In this blog post, we introduce marimo check, a linter that enables agents and humans alike to write high-quality notebooks, pipelines, and apps with marimo. We discuss the motivations behind its creation, the principles guiding its design, and how it integrates seamlessly into modern software development workflows, including CI pipelines and AI-assisted coding.

When writing traditional software, developers use linters to find bugs, errors, and code smells; because marimo notebooks are actually just Python programs, we believe they deserve similar tooling.

As one of our users put it:

“I think the right approach (to notebooks) is using things like IDEs, Git, uv, ruff, pre-commit etc. which in my opinion greatly helps any type of professional and should be a non-optional standard.”

This insight captures what we’re seeing across disciplines—professionals recognizing that software engineering practices are essential for anyone writing code that matters. Engineers in machine learning, data engineering, and AI, are already bought in to the idea of using linters, and want to bring that experience to marimo.

The demand became so strong that developers started building their own solutions. One community member even created a custom Pylint plugin specifically for marimo notebooks, checking for unused parameters in cell functions—clear evidence that the community was ready for better tooling.

Program validation tools like linters aren’t just for humans. In the age of coding agents, linters provide critical feedback to Claude Code, Gemini, and other agents, allowing them to iterate and self-correct without human intervention. While we’ve long understood that our community was interested in a marimo linter, it was this line of reasoning that motivated us to prioritize its development — especially given that more and more organizations are using Claude Code in conjunction with marimo to rapidly create new data workflows.

Today, we’re excited to introduce marimo check, our comprehensive answer to this community call.

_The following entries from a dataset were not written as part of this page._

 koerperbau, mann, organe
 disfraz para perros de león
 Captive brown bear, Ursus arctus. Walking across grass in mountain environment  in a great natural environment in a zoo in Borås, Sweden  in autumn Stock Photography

A duality between marimo notebooks and Python programs

Software engineering has robust practices: unit testing, CI/CD, and comprehensive linting. In legacy notebooks like Jupyter, artifacts like figures and reports are sometimes considered as mattering more than the code itself. Since legacy cases have a whole host of problems in reproducibility, maintainability, and reusability; they are really nothing more than scratchpads and are not reusable software artifacts. Conversely, marimo is engineered to be reactive, maintainable, and even testable: creating an auditable record of your work and analysis.

marimo feels like a notebook but is actually stored as a pure Python program with reproducible execution semantics that you can push to production as apps or pipelines, or reuse as modules. marimo nudges you to write better code by default, because it constrains your code to be a dataflow graph.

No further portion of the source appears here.